Originally posted by Bruce Colby
View Post
Camber works. On McStrut cars, camber is crucial. "As much as you can get" is usually the right amount. :D
As we test similar set-ups on softer R compound and wider overall tires (275->285->305->315mm, in various Kumho/Hoosier/Hankook R compound flavors) we have bumped camber up over the -5° mark... with an increase in grip and even better tire wear. Similarly, we run a lot of rear camber as well (more grip -> more lean -> more need for camber) and the car "hooks up well" (315mm wide Hoosiers).
And wider tires do tend to always add more grip, if you can keep them on a wide enough wheel. Too many folks stuff gigantic tires on too narrow wheels for autocross (esp. Stock class, yuck!) and this rarely adds significant or any grip over a properly sized tire on the same wheel. Rotational inertia, quicker heatup, proper carcass control, etc... but if you keep adding tire and wheel width the car gets faster and faster. I don't know if there's a real limit... we run 315mm wide R compounds on 11" wide wheels on our XP car and the lateral grip is "painful". I would love to try them on 12" wheels, too. Sure, there has got to be a point of diminishing returns somewhere.... somewhere...

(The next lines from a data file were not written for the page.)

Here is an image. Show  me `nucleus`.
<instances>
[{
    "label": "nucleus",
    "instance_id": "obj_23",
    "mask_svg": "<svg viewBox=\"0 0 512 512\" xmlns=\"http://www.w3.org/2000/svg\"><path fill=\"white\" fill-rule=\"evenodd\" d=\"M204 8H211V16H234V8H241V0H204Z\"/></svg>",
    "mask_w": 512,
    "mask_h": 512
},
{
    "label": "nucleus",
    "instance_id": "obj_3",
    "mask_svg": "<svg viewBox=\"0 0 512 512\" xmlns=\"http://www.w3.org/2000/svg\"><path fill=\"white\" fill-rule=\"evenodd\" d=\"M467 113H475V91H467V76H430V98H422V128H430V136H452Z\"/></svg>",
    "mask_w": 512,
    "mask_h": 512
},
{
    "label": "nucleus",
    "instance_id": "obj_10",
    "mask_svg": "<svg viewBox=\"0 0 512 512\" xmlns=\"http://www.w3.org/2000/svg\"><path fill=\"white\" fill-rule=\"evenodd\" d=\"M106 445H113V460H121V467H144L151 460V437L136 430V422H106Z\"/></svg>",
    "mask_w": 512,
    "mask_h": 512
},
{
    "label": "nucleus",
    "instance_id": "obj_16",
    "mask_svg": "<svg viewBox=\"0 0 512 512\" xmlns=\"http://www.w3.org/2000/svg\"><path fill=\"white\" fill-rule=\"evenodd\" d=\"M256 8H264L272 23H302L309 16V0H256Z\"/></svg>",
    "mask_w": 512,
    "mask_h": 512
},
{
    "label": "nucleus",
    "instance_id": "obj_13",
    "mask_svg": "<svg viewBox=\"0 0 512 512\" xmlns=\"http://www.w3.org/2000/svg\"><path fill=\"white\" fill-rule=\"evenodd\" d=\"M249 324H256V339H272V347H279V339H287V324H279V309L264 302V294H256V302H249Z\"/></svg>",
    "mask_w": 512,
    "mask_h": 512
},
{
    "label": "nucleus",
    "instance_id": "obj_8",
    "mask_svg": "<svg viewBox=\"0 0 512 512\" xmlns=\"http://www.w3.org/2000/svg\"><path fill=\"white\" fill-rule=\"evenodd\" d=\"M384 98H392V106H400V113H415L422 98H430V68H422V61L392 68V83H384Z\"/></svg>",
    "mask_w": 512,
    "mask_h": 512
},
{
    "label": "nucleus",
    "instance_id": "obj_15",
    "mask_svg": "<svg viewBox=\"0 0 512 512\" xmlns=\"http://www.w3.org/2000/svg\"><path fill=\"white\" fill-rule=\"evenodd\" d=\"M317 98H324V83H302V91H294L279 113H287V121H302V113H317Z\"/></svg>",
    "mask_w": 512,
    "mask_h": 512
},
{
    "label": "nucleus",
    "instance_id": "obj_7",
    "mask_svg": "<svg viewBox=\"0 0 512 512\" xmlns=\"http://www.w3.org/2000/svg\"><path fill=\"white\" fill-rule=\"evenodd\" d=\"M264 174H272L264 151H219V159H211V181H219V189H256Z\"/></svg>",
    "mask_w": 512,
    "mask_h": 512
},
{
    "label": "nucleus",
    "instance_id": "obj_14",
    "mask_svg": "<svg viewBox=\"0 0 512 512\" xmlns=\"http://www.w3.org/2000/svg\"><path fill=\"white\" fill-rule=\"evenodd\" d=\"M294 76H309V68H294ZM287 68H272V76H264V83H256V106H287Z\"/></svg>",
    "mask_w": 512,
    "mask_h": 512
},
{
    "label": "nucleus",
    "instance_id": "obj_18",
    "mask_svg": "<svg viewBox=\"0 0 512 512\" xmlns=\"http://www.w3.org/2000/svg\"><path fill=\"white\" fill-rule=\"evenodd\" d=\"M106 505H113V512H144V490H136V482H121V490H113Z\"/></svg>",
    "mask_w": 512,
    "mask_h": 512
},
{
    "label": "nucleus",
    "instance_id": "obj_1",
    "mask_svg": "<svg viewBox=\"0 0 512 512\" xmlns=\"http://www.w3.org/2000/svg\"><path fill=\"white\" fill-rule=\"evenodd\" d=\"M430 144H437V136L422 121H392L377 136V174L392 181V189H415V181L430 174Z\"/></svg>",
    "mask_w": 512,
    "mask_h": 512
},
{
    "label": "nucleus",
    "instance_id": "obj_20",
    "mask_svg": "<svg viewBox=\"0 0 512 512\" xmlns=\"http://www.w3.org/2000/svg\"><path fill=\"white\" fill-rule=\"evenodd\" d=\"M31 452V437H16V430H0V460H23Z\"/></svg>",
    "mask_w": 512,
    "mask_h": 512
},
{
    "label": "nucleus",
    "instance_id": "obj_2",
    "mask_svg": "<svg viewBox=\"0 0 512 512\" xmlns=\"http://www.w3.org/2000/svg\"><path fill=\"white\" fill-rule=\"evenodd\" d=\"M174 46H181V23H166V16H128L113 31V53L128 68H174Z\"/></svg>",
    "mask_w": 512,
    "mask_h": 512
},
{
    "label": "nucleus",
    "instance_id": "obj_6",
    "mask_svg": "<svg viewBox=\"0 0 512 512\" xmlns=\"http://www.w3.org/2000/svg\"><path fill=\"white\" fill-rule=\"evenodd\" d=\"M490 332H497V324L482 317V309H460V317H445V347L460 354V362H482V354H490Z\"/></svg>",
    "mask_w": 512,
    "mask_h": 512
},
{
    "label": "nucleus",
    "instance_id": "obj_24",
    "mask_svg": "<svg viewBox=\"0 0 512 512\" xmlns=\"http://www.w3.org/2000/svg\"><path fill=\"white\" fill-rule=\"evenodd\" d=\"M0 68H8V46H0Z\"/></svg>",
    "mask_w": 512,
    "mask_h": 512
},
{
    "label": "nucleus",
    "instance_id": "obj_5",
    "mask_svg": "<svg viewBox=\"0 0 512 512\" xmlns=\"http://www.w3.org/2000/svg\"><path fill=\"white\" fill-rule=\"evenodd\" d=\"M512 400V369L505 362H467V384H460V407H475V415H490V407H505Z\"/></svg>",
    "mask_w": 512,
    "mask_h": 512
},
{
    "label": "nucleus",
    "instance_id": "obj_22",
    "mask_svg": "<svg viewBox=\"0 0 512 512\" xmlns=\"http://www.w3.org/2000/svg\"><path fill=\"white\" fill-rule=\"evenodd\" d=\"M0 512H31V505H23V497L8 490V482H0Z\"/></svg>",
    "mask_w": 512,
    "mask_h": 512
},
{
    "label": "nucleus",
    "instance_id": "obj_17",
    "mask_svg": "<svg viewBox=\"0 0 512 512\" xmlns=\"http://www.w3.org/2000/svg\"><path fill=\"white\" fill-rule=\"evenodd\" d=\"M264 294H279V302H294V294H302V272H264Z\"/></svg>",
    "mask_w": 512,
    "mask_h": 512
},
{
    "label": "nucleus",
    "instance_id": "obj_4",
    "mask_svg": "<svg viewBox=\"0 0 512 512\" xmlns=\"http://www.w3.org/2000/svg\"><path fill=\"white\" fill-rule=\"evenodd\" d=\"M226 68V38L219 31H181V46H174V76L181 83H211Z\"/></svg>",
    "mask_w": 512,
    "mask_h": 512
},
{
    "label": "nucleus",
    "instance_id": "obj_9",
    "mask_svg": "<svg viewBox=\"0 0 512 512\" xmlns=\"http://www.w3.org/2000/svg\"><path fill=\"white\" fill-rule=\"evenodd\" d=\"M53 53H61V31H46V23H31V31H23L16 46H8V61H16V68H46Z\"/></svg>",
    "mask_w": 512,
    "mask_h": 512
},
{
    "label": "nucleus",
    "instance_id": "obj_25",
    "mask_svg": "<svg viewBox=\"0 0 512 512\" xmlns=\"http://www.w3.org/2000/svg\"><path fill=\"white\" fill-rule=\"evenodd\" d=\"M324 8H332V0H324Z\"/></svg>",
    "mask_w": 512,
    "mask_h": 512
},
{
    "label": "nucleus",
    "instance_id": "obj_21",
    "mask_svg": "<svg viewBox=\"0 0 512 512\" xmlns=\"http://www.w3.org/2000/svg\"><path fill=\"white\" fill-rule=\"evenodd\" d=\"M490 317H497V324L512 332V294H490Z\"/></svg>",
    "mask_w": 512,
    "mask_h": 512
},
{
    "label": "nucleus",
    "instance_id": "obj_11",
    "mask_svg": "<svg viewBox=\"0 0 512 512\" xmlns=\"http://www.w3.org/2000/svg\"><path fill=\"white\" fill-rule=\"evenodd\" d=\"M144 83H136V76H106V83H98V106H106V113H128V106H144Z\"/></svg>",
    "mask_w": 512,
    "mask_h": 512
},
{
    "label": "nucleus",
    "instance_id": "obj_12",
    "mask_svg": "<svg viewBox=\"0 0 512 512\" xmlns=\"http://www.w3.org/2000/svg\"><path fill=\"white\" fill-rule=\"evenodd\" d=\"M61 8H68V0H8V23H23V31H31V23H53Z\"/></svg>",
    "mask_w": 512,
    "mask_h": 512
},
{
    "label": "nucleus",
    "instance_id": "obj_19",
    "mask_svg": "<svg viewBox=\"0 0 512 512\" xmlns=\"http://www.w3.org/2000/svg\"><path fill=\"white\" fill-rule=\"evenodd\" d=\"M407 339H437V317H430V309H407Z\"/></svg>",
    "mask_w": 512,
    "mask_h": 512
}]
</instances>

Left: 18x10s with 305/30/18 Hoosiers. Right: 17x11s with 315/35/17 Hoosiers. At these grip levels its easy to overpower the spring rate, swaybar effectiveness, etc. We've since added more droop travel to the struts and shocks as well as stiffened spring rates significantly.
I've gone to great lengths to minimize track width, because this can negatively affect slalom speeds and hurt you on courses with tight gate widths - every 6" of additional offset added .1 sec per slalom gate, in tests we've done. For our class we can modify inner fender sheet metal and it helped to move the wheel/tire package inboard a bit here, a bit there. Every little bit helps. For road racing the tendency is to widen the track to increase lateral grip, which works, but remember: a wider track also worsens aero drag. The F1 teams all went faster (broke every track record) the year after the FIA restricted the formula from 18" to 15" rear tires... in the hopes to slow them down by removing track width (and grip) they did just the opposite, all due to aero: The biggest gains were on the fastest tracks.
Also, anyone that chooses to run Toyo RA1s or Toyo NT01s over a Hoosier A6/R6 or Kumho V710 is choosing to go slower. A lot slower. Solo, road race, whatever - these harder tires are just downright slow. We've made equal grip data on a stinkin Falken RT615 "street tires" compared to a Toyo RA1 "R compound", same car, same wheels, same surface, same temps, from data logging. The Toyos had significantly worse wear, though. Since we've run on them for many years (way back in the mid 1990s), and have tested them against many other tires, I am not afraid to say this: Toyo RA1s SUCK.
Sure, the (ancient) Toyo RA1 type "mid-level" R compounds tend to last longer than a "top tier" R, and for a D.E. car where "you aren't really racing" they are great, and better/faster than most street tires. Or in spec classes, where everyone is on the same hard/slow tire, good stuff. But for outright speed : softer compound FTW.